WHAT TO PRODUCE -> Pull out every row containing the word "left", copying each such row in full.

====== LISTED RECORDS

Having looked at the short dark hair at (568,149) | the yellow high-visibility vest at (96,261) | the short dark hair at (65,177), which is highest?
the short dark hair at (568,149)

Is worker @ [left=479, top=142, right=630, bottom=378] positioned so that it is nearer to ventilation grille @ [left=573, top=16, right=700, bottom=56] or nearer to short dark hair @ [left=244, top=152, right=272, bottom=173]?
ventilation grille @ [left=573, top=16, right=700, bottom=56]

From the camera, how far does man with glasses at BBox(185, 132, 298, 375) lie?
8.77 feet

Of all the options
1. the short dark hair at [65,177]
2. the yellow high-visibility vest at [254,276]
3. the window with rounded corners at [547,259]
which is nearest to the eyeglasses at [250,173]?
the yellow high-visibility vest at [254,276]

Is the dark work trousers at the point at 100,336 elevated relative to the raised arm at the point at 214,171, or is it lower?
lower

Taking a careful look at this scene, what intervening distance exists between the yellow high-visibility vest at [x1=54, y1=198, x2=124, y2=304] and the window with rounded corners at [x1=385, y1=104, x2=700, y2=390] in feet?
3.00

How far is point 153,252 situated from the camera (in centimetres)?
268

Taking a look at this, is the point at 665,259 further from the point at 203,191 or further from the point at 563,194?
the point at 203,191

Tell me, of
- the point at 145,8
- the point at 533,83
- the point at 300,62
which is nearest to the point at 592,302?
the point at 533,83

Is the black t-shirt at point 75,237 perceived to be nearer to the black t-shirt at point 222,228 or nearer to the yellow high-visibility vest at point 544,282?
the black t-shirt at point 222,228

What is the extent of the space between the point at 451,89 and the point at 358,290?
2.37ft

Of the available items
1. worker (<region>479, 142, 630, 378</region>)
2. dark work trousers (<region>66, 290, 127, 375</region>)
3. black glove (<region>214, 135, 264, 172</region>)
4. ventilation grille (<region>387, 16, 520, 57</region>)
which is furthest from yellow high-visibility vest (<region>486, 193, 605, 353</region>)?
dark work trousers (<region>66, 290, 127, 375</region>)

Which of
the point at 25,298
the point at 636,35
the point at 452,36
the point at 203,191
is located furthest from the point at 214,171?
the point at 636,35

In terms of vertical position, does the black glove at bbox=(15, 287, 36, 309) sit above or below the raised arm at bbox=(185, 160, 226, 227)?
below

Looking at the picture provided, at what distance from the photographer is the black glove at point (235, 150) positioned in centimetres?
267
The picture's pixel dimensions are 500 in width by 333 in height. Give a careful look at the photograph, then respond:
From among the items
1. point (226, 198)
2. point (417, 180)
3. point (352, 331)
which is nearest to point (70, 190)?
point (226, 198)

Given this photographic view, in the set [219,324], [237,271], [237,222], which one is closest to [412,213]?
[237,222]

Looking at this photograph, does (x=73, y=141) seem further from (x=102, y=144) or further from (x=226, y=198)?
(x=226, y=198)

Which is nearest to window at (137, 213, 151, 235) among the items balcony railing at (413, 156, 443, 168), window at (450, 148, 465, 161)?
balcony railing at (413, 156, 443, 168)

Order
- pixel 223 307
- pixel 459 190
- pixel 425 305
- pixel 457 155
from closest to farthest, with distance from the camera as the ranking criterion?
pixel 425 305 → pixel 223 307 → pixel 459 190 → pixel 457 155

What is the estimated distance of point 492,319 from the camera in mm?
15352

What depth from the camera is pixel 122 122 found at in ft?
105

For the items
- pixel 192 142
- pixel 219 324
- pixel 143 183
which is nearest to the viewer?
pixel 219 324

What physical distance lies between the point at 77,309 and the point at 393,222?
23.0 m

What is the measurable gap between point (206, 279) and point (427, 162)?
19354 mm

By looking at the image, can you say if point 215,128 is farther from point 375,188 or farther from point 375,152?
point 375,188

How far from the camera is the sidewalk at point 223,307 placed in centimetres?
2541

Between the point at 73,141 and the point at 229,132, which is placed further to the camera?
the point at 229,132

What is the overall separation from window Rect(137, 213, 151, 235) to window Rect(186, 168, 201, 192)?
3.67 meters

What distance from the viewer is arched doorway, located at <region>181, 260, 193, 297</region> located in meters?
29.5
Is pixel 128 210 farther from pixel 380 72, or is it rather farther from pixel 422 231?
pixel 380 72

============
====== LISTED RECORDS

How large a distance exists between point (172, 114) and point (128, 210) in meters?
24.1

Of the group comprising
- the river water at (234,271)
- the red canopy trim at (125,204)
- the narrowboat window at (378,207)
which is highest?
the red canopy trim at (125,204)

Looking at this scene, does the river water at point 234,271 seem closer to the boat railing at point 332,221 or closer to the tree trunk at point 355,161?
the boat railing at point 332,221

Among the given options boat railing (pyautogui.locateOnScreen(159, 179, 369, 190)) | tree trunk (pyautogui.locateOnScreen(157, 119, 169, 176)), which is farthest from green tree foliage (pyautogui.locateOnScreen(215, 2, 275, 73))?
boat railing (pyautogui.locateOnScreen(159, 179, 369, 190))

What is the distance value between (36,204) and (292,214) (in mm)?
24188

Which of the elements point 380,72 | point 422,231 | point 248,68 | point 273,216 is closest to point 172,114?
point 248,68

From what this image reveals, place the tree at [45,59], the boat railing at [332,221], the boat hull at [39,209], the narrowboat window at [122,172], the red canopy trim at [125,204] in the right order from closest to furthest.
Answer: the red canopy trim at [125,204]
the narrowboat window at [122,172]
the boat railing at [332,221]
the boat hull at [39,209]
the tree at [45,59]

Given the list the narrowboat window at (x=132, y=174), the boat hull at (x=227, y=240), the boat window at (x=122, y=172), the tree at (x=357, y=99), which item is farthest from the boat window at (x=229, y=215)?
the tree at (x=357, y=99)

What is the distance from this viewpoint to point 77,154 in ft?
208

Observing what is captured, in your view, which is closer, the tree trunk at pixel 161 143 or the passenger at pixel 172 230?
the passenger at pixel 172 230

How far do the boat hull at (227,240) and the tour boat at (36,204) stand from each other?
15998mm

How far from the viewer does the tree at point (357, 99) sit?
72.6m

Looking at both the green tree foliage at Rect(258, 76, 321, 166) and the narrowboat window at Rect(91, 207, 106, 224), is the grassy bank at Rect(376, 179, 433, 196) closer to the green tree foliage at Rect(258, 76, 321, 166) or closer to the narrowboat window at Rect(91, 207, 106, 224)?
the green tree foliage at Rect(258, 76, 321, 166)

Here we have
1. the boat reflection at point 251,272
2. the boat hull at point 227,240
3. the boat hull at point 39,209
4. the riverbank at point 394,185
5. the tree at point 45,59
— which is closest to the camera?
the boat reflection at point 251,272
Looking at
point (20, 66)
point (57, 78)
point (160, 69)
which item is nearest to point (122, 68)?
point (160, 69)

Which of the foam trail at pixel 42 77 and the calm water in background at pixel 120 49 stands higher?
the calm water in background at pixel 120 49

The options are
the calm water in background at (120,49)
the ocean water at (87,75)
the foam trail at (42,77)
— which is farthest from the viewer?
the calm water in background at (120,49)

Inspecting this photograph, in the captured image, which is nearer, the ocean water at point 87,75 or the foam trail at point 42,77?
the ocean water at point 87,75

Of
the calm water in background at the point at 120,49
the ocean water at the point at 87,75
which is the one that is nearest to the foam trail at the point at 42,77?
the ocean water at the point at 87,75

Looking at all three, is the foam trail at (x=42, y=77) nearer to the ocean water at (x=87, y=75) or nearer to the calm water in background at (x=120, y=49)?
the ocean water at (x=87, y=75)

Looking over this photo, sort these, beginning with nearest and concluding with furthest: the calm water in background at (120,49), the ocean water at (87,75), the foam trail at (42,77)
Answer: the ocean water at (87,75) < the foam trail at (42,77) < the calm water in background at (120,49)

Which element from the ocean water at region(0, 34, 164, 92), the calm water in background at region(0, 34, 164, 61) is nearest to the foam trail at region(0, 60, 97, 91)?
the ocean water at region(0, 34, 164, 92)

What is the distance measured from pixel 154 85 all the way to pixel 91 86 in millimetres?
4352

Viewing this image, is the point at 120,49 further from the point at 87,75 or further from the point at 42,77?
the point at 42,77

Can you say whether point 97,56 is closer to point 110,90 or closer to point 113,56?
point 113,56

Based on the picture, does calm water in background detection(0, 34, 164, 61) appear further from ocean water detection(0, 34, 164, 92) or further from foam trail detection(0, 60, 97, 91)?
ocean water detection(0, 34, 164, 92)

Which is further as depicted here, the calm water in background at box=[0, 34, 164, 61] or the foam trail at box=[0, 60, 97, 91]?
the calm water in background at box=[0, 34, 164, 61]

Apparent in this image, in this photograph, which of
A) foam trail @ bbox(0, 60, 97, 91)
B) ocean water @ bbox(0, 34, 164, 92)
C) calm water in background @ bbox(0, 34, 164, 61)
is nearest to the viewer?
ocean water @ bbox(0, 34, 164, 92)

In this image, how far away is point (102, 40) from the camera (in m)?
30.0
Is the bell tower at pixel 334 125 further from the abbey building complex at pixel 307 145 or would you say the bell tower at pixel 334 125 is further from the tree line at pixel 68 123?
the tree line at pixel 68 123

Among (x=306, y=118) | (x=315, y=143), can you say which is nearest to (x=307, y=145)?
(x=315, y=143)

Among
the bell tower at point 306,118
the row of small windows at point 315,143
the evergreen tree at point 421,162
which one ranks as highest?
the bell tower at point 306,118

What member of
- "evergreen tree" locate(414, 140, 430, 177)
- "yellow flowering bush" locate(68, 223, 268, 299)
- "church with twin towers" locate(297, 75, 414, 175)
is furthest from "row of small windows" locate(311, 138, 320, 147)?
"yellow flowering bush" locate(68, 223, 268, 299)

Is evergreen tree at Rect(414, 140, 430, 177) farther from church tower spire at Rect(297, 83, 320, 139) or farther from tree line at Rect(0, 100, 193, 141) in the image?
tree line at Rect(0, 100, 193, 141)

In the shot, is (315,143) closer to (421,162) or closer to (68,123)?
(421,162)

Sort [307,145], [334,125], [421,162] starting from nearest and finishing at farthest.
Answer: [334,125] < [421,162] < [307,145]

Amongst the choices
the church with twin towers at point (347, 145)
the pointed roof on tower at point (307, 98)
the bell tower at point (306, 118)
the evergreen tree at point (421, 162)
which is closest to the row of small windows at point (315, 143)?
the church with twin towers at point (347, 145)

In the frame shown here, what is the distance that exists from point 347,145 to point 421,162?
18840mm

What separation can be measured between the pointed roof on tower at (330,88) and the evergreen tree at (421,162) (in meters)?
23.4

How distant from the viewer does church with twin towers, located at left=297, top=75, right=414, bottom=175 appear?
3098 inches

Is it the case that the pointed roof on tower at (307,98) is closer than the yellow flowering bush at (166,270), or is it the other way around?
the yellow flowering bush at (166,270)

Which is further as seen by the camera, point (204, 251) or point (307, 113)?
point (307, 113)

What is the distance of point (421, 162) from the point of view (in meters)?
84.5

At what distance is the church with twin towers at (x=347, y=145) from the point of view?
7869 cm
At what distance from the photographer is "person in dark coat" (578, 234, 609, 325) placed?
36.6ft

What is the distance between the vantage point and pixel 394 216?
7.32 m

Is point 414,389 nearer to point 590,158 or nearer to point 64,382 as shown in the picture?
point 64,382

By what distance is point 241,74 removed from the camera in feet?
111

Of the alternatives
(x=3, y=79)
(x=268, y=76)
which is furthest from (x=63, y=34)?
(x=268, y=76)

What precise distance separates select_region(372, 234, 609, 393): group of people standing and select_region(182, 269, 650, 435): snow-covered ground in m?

============

SOLUTION TO THE PROBLEM ->
Is worker @ [left=479, top=142, right=630, bottom=378] positioned so that it is nearer to ventilation grille @ [left=573, top=16, right=700, bottom=56] or nearer to short dark hair @ [left=244, top=152, right=272, bottom=173]?
ventilation grille @ [left=573, top=16, right=700, bottom=56]
How distant from the viewer does church with twin towers, located at left=297, top=75, right=414, bottom=175 appear?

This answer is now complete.